Problem statement:
Set down each record below precisely, skipping the pictures.

Source data:
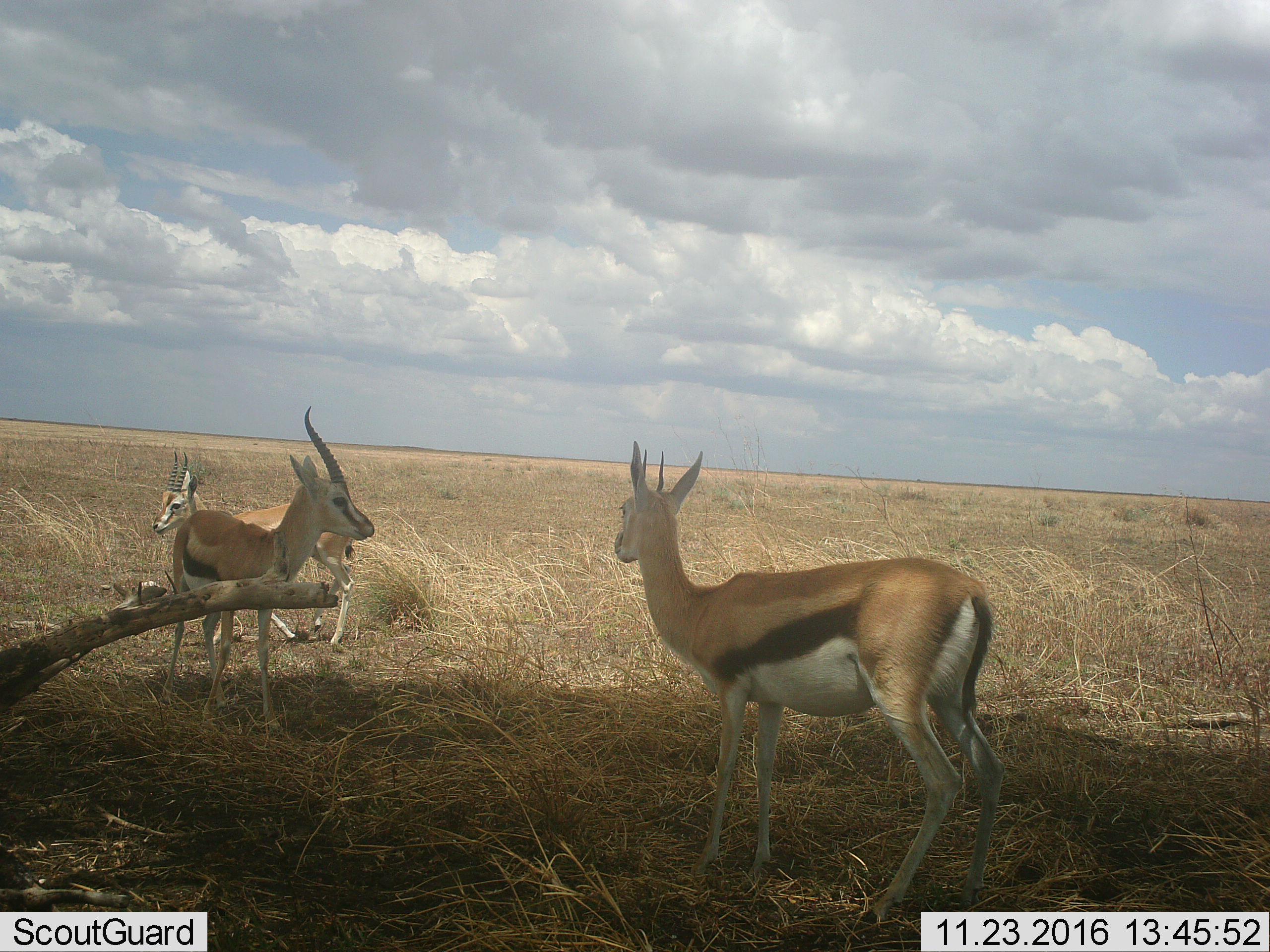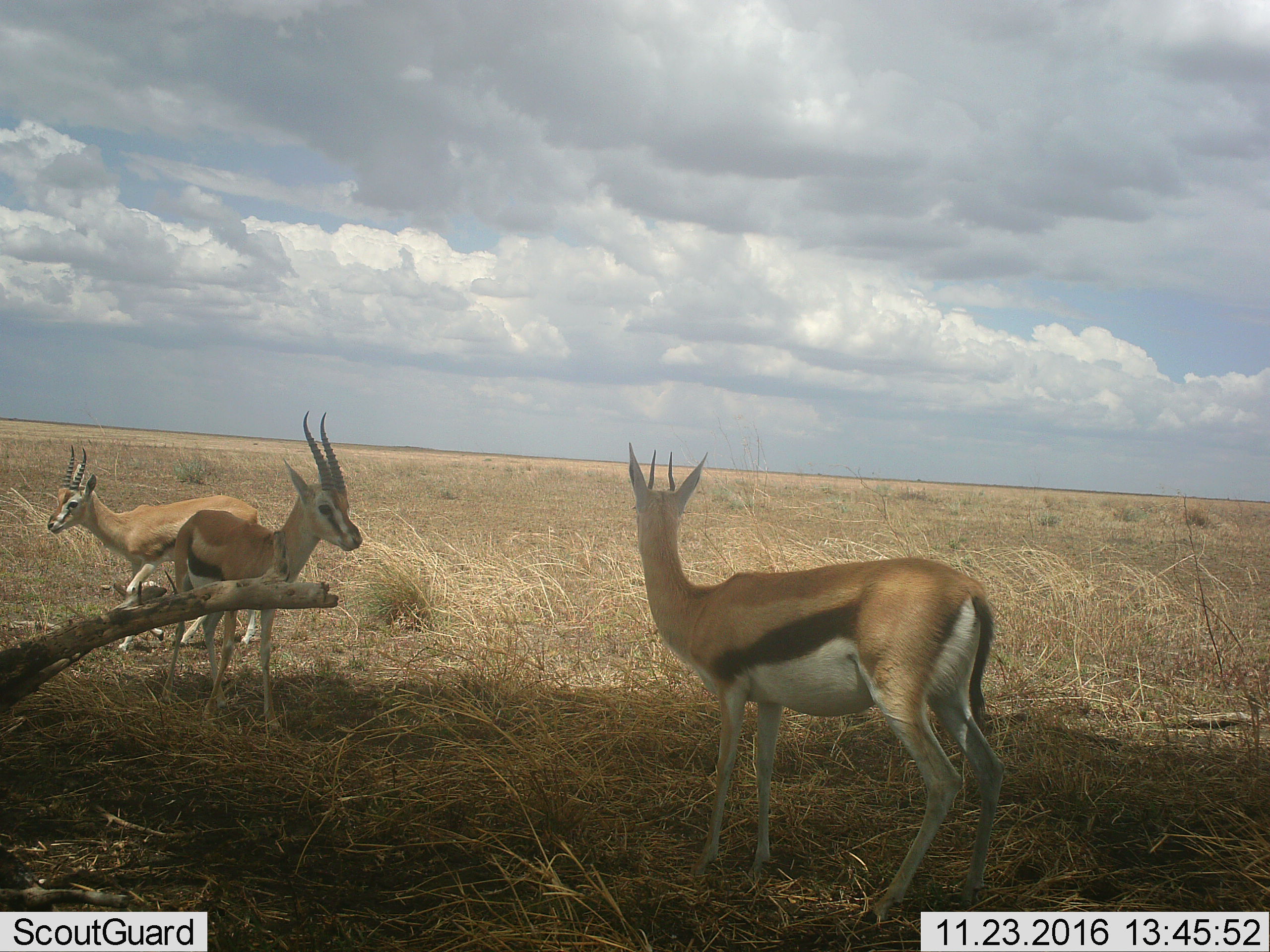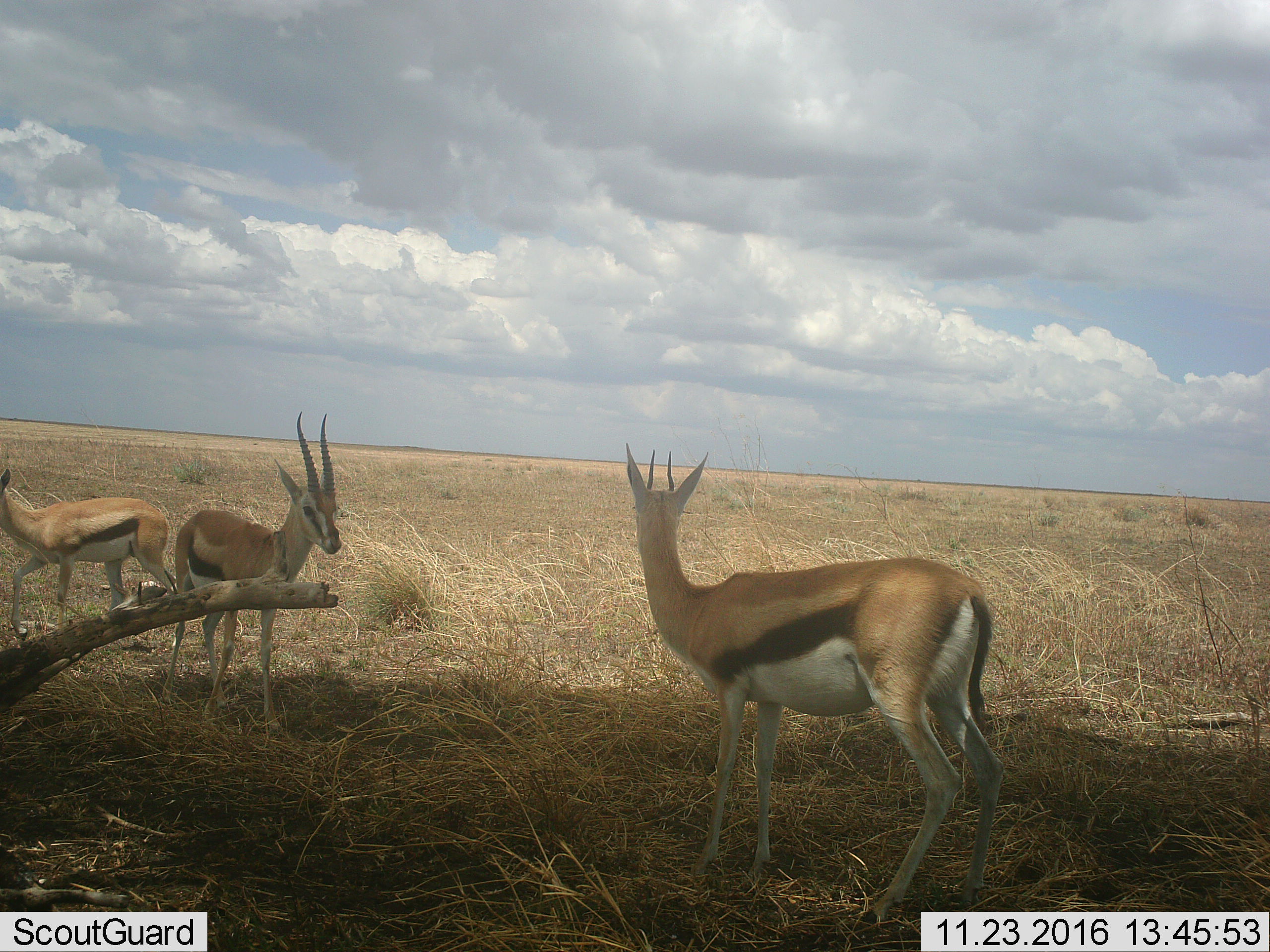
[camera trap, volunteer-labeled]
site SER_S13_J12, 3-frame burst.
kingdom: Animalia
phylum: Chordata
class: Mammalia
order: Artiodactyla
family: Bovidae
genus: Eudorcas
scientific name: Eudorcas thomsonii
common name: thomson's gazelle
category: gazellethomsons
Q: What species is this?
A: Gazellethomsons (thomson's gazelle) (Eudorcas thomsonii).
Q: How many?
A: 3.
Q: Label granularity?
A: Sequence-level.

Reply:
[camera trap, volunteer-labeled]
site SER_S13_J12, 3-frame burst.
kingdom: Animalia
phylum: Chordata
class: Mammalia
order: Artiodactyla
family: Bovidae
genus: Eudorcas
scientific name: Eudorcas thomsonii
common name: thomson's gazelle
category: gazellethomsons
Q: What species is this?
A: Gazellethomsons (thomson's gazelle) (Eudorcas thomsonii).
Q: How many?
A: 3.
Q: Label granularity?
A: Sequence-level.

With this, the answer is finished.